* _EXERCISE REQUIREMENTS_:
What follows is a block of records; reproduce all of it verbatim.

--- begin ROWS ---

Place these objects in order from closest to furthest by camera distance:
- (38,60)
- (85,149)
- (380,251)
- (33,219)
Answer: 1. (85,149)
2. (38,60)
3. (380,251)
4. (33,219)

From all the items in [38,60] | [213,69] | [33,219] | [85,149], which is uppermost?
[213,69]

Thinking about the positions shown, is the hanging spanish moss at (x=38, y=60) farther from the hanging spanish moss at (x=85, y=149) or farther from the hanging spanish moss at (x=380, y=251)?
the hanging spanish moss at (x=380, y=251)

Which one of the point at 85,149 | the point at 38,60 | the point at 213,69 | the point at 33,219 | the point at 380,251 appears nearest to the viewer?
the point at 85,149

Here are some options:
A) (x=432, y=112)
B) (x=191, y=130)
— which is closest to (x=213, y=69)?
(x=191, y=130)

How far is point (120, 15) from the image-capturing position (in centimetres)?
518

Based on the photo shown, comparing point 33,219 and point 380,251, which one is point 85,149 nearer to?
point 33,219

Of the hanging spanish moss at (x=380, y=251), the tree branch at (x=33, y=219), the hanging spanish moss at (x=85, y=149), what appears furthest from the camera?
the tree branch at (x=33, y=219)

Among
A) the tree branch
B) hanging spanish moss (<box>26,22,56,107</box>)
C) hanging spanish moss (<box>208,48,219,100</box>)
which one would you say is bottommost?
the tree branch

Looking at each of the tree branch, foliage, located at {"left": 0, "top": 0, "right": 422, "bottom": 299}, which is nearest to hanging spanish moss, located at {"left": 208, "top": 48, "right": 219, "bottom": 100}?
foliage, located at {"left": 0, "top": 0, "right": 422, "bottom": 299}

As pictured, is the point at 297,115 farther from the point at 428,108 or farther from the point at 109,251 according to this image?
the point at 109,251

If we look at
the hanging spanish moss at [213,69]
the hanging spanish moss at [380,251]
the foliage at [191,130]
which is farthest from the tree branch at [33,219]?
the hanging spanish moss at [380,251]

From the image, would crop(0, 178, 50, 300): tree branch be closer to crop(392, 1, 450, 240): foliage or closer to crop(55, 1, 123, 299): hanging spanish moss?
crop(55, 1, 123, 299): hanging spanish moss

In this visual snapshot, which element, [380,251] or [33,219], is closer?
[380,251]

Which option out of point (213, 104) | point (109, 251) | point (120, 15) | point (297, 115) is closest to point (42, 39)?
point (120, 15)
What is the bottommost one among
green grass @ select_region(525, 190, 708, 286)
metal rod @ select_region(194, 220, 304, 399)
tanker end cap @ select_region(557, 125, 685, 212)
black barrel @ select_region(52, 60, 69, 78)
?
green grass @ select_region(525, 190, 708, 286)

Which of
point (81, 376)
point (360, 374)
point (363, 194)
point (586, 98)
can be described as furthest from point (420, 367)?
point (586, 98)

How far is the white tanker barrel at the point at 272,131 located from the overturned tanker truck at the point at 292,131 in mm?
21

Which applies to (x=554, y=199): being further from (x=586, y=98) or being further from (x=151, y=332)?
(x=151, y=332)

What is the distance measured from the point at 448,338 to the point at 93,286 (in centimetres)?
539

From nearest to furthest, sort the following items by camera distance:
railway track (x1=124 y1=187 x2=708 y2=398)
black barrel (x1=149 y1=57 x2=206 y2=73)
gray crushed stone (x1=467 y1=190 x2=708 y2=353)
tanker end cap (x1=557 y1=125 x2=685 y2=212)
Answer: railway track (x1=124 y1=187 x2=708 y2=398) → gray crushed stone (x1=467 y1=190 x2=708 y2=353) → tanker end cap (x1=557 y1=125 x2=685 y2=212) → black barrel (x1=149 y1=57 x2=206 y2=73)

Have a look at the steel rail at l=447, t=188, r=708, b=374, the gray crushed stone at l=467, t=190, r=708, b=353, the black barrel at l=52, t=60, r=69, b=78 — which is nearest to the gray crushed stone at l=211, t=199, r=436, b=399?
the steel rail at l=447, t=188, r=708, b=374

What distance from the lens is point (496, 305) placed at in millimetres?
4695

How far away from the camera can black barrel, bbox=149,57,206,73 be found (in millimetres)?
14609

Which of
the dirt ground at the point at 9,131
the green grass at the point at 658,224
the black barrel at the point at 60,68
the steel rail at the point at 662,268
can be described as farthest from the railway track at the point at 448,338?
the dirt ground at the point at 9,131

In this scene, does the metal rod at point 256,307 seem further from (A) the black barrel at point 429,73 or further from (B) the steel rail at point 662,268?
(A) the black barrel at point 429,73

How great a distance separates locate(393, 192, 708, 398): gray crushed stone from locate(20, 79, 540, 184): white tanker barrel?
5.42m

--- end ROWS ---

* _FINISHED EXERCISE_:
Place these objects in order from closest to furthest by camera distance:
- (38,60)
- (85,149)
- (380,251)
- (33,219)
Answer: 1. (85,149)
2. (38,60)
3. (380,251)
4. (33,219)

From all the items in [38,60] | [213,69] | [33,219] | [85,149], which is uppermost?
[213,69]

Thinking about the positions shown, is the hanging spanish moss at (x=38, y=60) farther from the hanging spanish moss at (x=85, y=149) or farther from the hanging spanish moss at (x=380, y=251)?
the hanging spanish moss at (x=380, y=251)

Which one of the point at 85,149 | the point at 38,60 | the point at 213,69 | the point at 33,219 | the point at 380,251 appears nearest to the viewer?
the point at 85,149

Here are some options:
A) (x=432, y=112)
B) (x=191, y=130)
— which is closest to (x=213, y=69)?
(x=191, y=130)

How far is point (120, 15) from the image-capturing position (in centimetres)?
518

Based on the photo shown, comparing point 33,219 and point 380,251, which one is point 85,149 nearer to?
point 33,219

Of the hanging spanish moss at (x=380, y=251), the tree branch at (x=33, y=219), the hanging spanish moss at (x=85, y=149), what appears furthest from the camera?
the tree branch at (x=33, y=219)

Among
A) the tree branch
B) hanging spanish moss (<box>26,22,56,107</box>)
C) hanging spanish moss (<box>208,48,219,100</box>)
which one would you say is bottommost?
the tree branch

Looking at each of the tree branch, foliage, located at {"left": 0, "top": 0, "right": 422, "bottom": 299}, which is nearest to hanging spanish moss, located at {"left": 208, "top": 48, "right": 219, "bottom": 100}?
foliage, located at {"left": 0, "top": 0, "right": 422, "bottom": 299}

As pictured, is the point at 297,115 farther from the point at 428,108 or farther from the point at 109,251 according to this image?
the point at 109,251

If we look at
the hanging spanish moss at [213,69]
the hanging spanish moss at [380,251]
the foliage at [191,130]
which is farthest from the tree branch at [33,219]?
the hanging spanish moss at [380,251]

From the image, would crop(0, 178, 50, 300): tree branch be closer to crop(392, 1, 450, 240): foliage or closer to crop(55, 1, 123, 299): hanging spanish moss?
crop(55, 1, 123, 299): hanging spanish moss

In this visual snapshot, which element, [380,251] or [33,219], is closer?
[380,251]

Which option out of point (213, 104) | point (109, 251) | point (120, 15) | point (297, 115) is closest to point (42, 39)?
point (120, 15)
What is the bottommost one among
green grass @ select_region(525, 190, 708, 286)
metal rod @ select_region(194, 220, 304, 399)
tanker end cap @ select_region(557, 125, 685, 212)
black barrel @ select_region(52, 60, 69, 78)
?
green grass @ select_region(525, 190, 708, 286)

Which of
point (81, 376)
point (360, 374)
point (363, 194)
point (586, 98)
can be described as furthest from point (420, 367)?
point (586, 98)

How far is the white tanker barrel at the point at 272,131 located from the overturned tanker truck at the point at 292,131 in mm?
21

Which applies to (x=554, y=199): being further from (x=586, y=98) or being further from (x=151, y=332)?
(x=151, y=332)

What is the distance measured from the point at 448,338 to the point at 93,286 (in centimetres)?
539

From nearest to furthest, sort the following items by camera distance:
railway track (x1=124 y1=187 x2=708 y2=398)
black barrel (x1=149 y1=57 x2=206 y2=73)
gray crushed stone (x1=467 y1=190 x2=708 y2=353)
tanker end cap (x1=557 y1=125 x2=685 y2=212)
Answer: railway track (x1=124 y1=187 x2=708 y2=398) → gray crushed stone (x1=467 y1=190 x2=708 y2=353) → tanker end cap (x1=557 y1=125 x2=685 y2=212) → black barrel (x1=149 y1=57 x2=206 y2=73)

Have a look at the steel rail at l=447, t=188, r=708, b=374, the gray crushed stone at l=467, t=190, r=708, b=353, the black barrel at l=52, t=60, r=69, b=78 — which is nearest to the gray crushed stone at l=211, t=199, r=436, b=399?
the steel rail at l=447, t=188, r=708, b=374

What distance from the lens is point (496, 305) placed at in millimetres?
4695

How far away from the camera can black barrel, bbox=149,57,206,73 be found (in millimetres)?
14609

Which of
the dirt ground at the point at 9,131
the green grass at the point at 658,224
the black barrel at the point at 60,68
the steel rail at the point at 662,268
can be described as farthest from the railway track at the point at 448,338?
the dirt ground at the point at 9,131

In this scene, does the metal rod at point 256,307 seem further from (A) the black barrel at point 429,73 or further from (B) the steel rail at point 662,268?
(A) the black barrel at point 429,73

How great a distance separates locate(393, 192, 708, 398): gray crushed stone from locate(20, 79, 540, 184): white tanker barrel?
5.42m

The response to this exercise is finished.